Оливия по-прежнему стояла, словно окаменев, даже не пытаясь сдвинуться с места.
– Скажи ей, что с учетом того, как со мной обращаются в этом доме, я не задержусь здесь ни на секунду. А ты, мой милый сын, должен немедленно передо мной извиниться. Мы уходим!
– Ведите себя тише, иначе мама услышит. Оливия, ты не можешь бросить ее сейчас одну, – умоляющим тоном прошептала Аннабель, но Оливия не отреагировала на ее слова, она ждала реакции сына.
– Дункан, пожалуйста, скажи мистеру Харперу, что мы уезжаем немедленно. Пусть узнает, когда уходит ближайший поезд. Если будет необходимо, переедем в другой отель. Слава богу, прошли те времена, когда этот дом был единственным во всей округе.

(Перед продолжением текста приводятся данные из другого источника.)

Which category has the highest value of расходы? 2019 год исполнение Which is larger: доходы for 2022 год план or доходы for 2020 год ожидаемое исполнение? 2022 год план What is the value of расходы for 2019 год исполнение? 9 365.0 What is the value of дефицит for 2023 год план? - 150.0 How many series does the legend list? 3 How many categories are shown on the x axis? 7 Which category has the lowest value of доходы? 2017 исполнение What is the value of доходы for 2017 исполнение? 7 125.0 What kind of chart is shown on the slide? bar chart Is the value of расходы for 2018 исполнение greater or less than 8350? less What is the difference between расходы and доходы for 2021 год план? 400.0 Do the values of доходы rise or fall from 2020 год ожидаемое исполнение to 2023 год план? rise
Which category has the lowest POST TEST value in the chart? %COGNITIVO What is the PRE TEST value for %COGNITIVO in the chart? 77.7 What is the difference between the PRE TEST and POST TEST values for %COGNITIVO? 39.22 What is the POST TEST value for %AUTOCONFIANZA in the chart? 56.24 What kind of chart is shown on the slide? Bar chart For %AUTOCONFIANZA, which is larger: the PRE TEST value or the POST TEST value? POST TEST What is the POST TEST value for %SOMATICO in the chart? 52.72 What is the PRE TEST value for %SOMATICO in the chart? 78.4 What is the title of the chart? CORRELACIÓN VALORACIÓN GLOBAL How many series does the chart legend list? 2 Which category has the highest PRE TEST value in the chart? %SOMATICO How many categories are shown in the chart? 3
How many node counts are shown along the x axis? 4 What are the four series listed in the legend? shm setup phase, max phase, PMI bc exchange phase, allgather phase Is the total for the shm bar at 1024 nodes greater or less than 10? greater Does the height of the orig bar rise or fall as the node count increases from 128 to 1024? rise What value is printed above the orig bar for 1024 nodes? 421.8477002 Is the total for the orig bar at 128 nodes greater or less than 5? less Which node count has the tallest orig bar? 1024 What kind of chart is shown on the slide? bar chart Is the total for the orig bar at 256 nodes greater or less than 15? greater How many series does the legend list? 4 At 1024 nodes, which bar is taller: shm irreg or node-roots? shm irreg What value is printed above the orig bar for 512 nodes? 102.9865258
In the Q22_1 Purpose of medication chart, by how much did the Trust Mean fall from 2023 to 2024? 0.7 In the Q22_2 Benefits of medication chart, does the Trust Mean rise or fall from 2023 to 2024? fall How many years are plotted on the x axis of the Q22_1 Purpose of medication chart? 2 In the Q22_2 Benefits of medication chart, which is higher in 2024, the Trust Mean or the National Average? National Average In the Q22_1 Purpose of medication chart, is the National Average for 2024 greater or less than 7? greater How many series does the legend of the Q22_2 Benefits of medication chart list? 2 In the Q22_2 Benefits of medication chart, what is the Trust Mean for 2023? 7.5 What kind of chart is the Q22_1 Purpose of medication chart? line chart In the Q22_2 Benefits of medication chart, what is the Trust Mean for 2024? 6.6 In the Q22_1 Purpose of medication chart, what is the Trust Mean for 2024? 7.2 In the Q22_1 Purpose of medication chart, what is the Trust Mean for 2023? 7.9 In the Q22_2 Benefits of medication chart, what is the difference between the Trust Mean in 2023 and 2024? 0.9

Дункан не сдвинулся с места.
Оливия сердито сверкнула глазами и подошла вплотную к сыну.
– Ты меня не понял? Мы уезжаем!
– Я понял тебя, мама, – спокойно произнес он. – Понял я и то, что с тех пор как мы приехали сюда, тебя мучит ужасная головная боль, однако это не может быть причиной того, чтобы мучить тетю Аннабель и бросать свою мать…
– Просто чудесно. Это еще вопрос, кто кого бросает! – возмутилась Оливия и нетерпеливо дернула сына за руку, но Дункан осторожно высвободился.
– Я побуду еще пару дней. Мне кажется, что всем нам придется нелегко, когда бабушка узнает, что ты не будешь с ней рядом именно тогда, когда она нуждается в этом больше всего.
Засопев от ярости, но не произнеся больше ни слова, Оливия с гордо поднятой головой направилась к комнате номер девять.
Первой обрела дар речи Аннабель:
– И кто теперь принесет ей стакан молока?
– Тетя Абигайль, – предложил Дункан, но Абигайль уже уселась на свой чемодан и пробормотала:
– Она стала ужасно невыносимой.
– Кто-то должен осторожно сообщить ей, что Оливия ушла, – заметила Аннабель и торопливо добавила: – Я с удовольствием взяла бы это на себя, но сейчас уже пора подавать гостям ужин, и я должна помочь Руие на кухне.
– Руие? – удивленно переспросила Абигайль. – Нашей Руие?
– Да, я наняла ее, когда после смерти отца мама передала нам отель, – почти извиняющимся тоном пояснила Аннабель.